Excerpt from a dataset
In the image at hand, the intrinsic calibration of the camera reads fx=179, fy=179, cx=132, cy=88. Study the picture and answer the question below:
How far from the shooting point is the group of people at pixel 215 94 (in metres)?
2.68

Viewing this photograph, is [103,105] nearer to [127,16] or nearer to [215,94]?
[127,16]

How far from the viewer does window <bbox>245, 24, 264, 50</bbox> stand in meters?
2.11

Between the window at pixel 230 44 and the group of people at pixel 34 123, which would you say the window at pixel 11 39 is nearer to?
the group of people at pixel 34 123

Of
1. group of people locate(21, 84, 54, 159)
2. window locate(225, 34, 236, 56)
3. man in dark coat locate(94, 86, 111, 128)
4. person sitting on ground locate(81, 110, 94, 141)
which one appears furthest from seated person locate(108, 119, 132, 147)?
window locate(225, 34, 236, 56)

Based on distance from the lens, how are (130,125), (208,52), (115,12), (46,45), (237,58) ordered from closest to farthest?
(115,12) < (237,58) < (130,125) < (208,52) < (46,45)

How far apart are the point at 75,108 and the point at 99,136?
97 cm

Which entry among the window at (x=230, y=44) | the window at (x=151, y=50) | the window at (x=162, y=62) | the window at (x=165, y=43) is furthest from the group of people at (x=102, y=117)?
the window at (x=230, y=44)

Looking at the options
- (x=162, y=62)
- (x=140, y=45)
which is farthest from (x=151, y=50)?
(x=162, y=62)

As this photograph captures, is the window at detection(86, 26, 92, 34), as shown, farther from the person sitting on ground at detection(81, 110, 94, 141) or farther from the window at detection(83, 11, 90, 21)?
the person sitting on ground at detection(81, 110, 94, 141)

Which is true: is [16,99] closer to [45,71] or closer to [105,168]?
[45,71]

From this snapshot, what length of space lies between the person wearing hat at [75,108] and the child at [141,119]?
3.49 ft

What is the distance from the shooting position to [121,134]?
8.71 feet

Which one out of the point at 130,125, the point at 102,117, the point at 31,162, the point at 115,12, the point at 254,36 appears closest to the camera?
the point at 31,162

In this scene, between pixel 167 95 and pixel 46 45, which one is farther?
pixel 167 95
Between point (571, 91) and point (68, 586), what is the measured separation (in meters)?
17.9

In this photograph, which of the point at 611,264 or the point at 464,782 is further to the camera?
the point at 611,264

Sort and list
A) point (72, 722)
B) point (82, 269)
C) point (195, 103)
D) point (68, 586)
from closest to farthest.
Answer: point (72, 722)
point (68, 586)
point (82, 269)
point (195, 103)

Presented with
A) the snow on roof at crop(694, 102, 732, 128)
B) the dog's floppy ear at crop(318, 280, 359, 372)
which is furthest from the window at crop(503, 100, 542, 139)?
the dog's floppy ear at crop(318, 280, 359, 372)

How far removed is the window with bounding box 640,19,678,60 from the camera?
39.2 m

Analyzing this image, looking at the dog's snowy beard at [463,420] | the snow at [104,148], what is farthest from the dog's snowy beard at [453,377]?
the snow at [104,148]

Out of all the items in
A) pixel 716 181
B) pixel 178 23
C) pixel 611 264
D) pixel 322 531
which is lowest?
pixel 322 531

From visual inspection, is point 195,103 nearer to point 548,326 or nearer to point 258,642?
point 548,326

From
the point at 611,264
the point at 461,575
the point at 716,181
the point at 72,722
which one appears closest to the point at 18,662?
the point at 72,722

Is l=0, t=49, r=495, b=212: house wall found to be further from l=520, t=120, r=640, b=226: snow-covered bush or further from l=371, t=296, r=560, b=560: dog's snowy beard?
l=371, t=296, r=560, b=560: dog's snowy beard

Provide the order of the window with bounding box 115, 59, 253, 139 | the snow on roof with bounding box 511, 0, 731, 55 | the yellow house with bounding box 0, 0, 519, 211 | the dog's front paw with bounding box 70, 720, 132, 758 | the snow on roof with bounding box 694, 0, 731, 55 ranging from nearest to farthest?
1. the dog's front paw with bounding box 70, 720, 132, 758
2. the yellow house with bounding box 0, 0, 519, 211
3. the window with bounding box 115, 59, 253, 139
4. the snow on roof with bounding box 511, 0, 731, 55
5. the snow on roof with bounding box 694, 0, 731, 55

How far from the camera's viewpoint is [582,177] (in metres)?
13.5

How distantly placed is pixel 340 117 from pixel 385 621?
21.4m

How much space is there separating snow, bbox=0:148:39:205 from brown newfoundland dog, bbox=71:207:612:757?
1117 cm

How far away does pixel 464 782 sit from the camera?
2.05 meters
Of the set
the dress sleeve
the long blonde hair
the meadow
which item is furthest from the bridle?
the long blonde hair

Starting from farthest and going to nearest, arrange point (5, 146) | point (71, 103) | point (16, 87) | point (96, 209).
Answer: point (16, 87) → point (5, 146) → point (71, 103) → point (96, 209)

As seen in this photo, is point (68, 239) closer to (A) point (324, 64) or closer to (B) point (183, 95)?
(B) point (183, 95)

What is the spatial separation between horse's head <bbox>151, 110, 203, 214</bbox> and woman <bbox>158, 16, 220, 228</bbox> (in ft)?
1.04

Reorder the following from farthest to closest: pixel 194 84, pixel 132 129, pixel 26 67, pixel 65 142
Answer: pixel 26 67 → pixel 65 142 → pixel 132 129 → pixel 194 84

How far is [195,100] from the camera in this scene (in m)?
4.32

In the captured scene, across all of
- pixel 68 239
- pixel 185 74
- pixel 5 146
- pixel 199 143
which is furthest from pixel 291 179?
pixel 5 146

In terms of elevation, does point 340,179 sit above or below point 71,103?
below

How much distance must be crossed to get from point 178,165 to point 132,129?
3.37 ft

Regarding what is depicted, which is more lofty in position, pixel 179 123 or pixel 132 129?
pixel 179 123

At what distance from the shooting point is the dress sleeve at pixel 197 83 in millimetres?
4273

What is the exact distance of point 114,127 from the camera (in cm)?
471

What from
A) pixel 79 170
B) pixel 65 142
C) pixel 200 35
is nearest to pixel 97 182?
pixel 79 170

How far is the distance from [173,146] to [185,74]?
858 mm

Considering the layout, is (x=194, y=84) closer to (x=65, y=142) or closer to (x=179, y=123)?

- Aim
Make a Markdown table with the columns Row and Line from the stretch of entries beginning at the line containing "Reorder the following" through the end of the entries, both ends included. Number each line in order and leave out blank lines.

- Task result
| Row | Line |
|---|---|
| 1 | Reorder the following from farthest to closest: pixel 194 84, pixel 132 129, pixel 26 67, pixel 65 142 |
| 2 | Answer: pixel 26 67 → pixel 65 142 → pixel 132 129 → pixel 194 84 |
| 3 | How far is [195,100] from the camera in this scene (in m)? |
| 4 | 4.32 |
| 5 | In the captured scene, across all of |
| 6 | - pixel 68 239 |
| 7 | - pixel 185 74 |
| 8 | - pixel 5 146 |
| 9 | - pixel 199 143 |
| 10 | which is furthest from pixel 291 179? |
| 11 | pixel 5 146 |
| 12 | In terms of elevation, does point 340,179 sit above or below point 71,103? |
| 13 | below |
| 14 | How much distance must be crossed to get from point 178,165 to point 132,129? |
| 15 | 3.37 ft |
| 16 | Regarding what is depicted, which is more lofty in position, pixel 179 123 or pixel 132 129? |
| 17 | pixel 179 123 |
| 18 | At what distance from the shooting point is the dress sleeve at pixel 197 83 in millimetres? |
| 19 | 4273 |
| 20 | What is the exact distance of point 114,127 from the camera (in cm)? |
| 21 | 471 |
| 22 | What from |
| 23 | A) pixel 79 170 |
| 24 | B) pixel 65 142 |
| 25 | C) pixel 200 35 |
| 26 | is nearest to pixel 97 182? |
| 27 | pixel 79 170 |
| 28 | How far is the distance from [173,146] to [185,74]? |
| 29 | 858 mm |
| 30 | Considering the layout, is (x=194, y=84) closer to (x=65, y=142) or closer to (x=179, y=123)? |